Brady Moffett, PharmD
Mr
Texas Children's Hospital, United States
Disclosure information not submitted.
Ayse Akcan-Arikan, MD
Assoc Prof of Pediatrics, Medical Dir of Critical Care Nephrology
Baylor College of Medicine at Texas Childrens Hospital
Houston, Texas
Disclosure information not submitted.
Title: Nephrotoxic Medication Exposure in Children on Continuous Renal Replacement Therapy
Introduction: Continuous renal replacement therapy (CRRT) is the primary modality for support of severe acute kidney injury (AKI) in critically ill children. Nephrotoxic (NTX) medication exposure can precipitate and worsen AKI; yet little is known about NTX use in pediatric CRRT patients. We aim to assess the burden of NTX exposures in pediatric patients immediately before and on CRRT and explored the association with Major Adverse Kidney Outcomes at 60 days (MAKE60).
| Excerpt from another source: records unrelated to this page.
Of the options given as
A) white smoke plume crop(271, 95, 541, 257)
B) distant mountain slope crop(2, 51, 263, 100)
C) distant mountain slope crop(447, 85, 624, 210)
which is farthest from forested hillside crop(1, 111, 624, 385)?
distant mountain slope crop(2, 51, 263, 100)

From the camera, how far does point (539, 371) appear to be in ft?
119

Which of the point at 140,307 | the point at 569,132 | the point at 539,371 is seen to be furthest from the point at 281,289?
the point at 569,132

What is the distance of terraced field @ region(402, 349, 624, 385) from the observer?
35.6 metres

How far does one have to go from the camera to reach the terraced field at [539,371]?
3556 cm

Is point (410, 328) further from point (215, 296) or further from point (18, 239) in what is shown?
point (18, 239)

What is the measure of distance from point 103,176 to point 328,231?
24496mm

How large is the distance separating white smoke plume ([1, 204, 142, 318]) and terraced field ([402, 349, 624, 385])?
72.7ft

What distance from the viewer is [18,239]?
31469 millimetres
Methods: Single-center cohort study of pediatric CRRT patients between 2/2014 and 2/2020. The medications categorized as nephrotoxins were Diuretics (Furosemide, Chlorothiazide, Bumetanide), Chemotheurepudics (Cisplatin, Methotrexate), Antivirals (Foscarnet, Acyclovir, Ganciclovir), Aminoglycosides (Amikacin, Gentamicin), NSAIDs (Ketorolac, Ibuprofen), Calcineurin inhibitors (Tacrolimus, Cyclosporine), Antifungals (Amphotericin), Contrast (Iothalamate), Antibiotics (Vancomycin, Piperacilin/Tazobactam), Anti-epileptics (Fosphenytoin, Phenytoin), and ACE inhibitors (Lisinopril, Enalapril).PRE NTX exposure was from ICU admission to CRRT start, DURING was from CRRT start to CRRT end.
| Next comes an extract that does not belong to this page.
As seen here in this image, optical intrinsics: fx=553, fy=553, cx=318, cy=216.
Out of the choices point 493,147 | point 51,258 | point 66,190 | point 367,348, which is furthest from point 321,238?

Results: 300 patients, 53% male, median age 62 months (IQR13-159) were included. PELOD-2 at ICU admission and CRRT start were 6 (IQR3-8) and 8 (IQR6-10). CRRT duration was 11 days (IQR3-24). 47% of patients have > 1 NTX exposure PRE while 30% had > 1 NTX during CRRT. Eight percent of patients had > 3 NTX exposures PRE and DURING. 44% and 22% of patients received diuretics PRE and DURING, respectively. Antibiotics were prescribed PRE 25% and DURING 34%. Neither NTX exposure PRE (OR 1.12, 95% CI 0.88- 1.43) or DURING CRRT (OR 1.3, 95% CI 0.99- 1.76)) nor any specific class of NTX was associated with MAKE 60.
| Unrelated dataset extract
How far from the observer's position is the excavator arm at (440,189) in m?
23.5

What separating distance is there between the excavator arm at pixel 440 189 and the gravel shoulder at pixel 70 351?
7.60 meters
Conclusions: While common and largely driven by diuretic and antimicrobials, NTX exposures PRE CRRT or during CRRT were not associated with MAKE-60 in pediatric patients. Outcome associations in different vulnerable groups, such as oncology and transplant need to be further explored to provide insight into potentially actionable modifiable exposure risk.